◆ **ASSIGNMENT 1**
In the runepriest post below, reproduce the passage word for word, beginning at the words "Sadly no. I'm" and stopping after "occasionally mark enemies.".
◆ **ASSIGNMENT 2**
Answer these questions from the runepriest post below:
(a) What does the post say the runepriest class has that is great?
(b) What does the runepriest get at paragon?
(c) What two examples of a temporary item's purpose does the post give?
◆ **ASSIGNMENT 3**
Decide whether each statement agrees with the runepriest post below. Answer yes or no, and quote the words that decide it.
(a) The runepriest has Ritual Caster.
(b) The PH1 warpriest minored in defender.
(c) An explosive rune ritual already exists.

◆ **TEXT FOR ANALYSIS**
Sadly no. I'm a bit disappointed in the runepriest class. It has great auras, but poor healing and the powers are sort of all over the place. They tend to be controller-y, but single target and melee. They're tough enough to take it, but the (PH1) warpriest minored in defender instead, and its powers tend to be the kind that knock opponents prone next to you (just like a defender) or even occasionally mark enemies.

The runepriest doesn't even have Ritual Caster (and I believe psions in PH3 do, so I don't think it's because WotC had given up on rituals at that point).

The runepriest just gets two rune states (which are basically modifying runes), or a third at paragon.

For the OP, I'm thinking of the same short-term magic item idea mentioned earlier, but making a rune might reduce the cost of the item. However that would force PCs to search for individual runes, and futhark is an entire alphabet that any literate PC would know. (PCs are far more likely to be literate than regular people. I don't even know if it's possible to be illiterate in D&D 4e.)

The item idea:

In D&D terms, something like this is a ritual to create a magic item. Often it is a temporary item meant for one specific purpose. Examples include transferring a sickness onto a bone, checking to see if a drink has been poisoned, but almost anything that could relate to an object seems plausible.

Since I don't know how to "mention".
 

I guess the question is "what is it that magicians normally do when they write down magic?" and I'd assume the answer is they use runes (and possibly other things, but runes of some sort would make sense, they are after all just letters). So, is there a need for something beyond existing 4e mechanics, or is it really just a matter of making some items that have the flavor you want, and maybe a feat or two that adds some mechanical hook if one is needed?

For instance a ritual could exist that empowers a 'scroll' which is a consumable item that invokes the power of the rune. This is all well within the existing mechanics. Likewise there is already an explosive rune ritual, but there could be other similar rituals. A 'runemaster' feat might key off of 'rune' keyed rituals and allow some advantage (faster, cheaper, added effect, etc), the effects can be described in the rituals, so it need not even use a keyword.

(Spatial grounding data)
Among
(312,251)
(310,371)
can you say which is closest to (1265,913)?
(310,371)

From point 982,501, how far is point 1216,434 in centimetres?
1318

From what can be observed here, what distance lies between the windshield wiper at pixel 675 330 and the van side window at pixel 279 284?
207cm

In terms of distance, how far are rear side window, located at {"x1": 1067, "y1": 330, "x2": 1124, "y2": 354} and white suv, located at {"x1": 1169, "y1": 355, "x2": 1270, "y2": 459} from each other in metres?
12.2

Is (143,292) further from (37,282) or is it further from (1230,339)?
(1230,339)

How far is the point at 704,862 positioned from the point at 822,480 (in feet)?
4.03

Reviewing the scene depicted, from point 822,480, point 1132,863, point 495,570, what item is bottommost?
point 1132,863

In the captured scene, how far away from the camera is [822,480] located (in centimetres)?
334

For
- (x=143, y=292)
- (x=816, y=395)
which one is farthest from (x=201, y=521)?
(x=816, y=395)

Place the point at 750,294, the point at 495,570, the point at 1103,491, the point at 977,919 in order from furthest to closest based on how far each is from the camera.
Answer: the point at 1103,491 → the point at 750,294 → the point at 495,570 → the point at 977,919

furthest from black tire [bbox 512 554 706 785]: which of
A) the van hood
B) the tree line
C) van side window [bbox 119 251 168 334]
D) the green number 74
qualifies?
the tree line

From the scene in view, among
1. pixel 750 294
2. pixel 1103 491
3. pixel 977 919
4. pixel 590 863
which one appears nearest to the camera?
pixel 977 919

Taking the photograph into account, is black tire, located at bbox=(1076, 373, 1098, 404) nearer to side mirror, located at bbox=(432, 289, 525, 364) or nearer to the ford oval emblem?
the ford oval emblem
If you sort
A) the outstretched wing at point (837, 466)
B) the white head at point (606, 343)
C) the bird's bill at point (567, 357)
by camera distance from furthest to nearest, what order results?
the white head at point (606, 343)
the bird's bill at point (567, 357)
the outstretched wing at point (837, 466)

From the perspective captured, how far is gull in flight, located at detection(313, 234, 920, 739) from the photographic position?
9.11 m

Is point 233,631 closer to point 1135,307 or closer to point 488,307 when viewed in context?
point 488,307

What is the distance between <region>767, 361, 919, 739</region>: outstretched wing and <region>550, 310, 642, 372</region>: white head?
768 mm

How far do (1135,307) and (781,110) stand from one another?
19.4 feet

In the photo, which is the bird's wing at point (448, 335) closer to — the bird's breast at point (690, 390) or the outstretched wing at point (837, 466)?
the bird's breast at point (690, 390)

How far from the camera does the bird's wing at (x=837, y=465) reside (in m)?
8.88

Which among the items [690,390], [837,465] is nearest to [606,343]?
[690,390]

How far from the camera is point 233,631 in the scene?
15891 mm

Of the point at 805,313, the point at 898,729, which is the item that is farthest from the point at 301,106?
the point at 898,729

◆ **EXERCISE RESPONSE 1**
Sadly no. I'm a bit disappointed in the runepriest class. It has great auras, but poor healing and the powers are sort of all over the place. They tend to be controller-y, but single target and melee. They're tough enough to take it, but the (PH1) warpriest minored in defender instead, and its powers tend to be the kind that knock opponents prone next to you (just like a defender) or even occasionally mark enemies.

◆ **EXERCISE RESPONSE 2**
(a) Great auras.
(b) A third rune state.
(c) Transferring a sickness onto a bone, and checking to see if a drink has been poisoned.

◆ **EXERCISE RESPONSE 3**
(a) No: "The runepriest doesn't even have Ritual Caster"
(b) Yes: "the (PH1) warpriest minored in defender instead"
(c) Yes: "there is already an explosive rune ritual"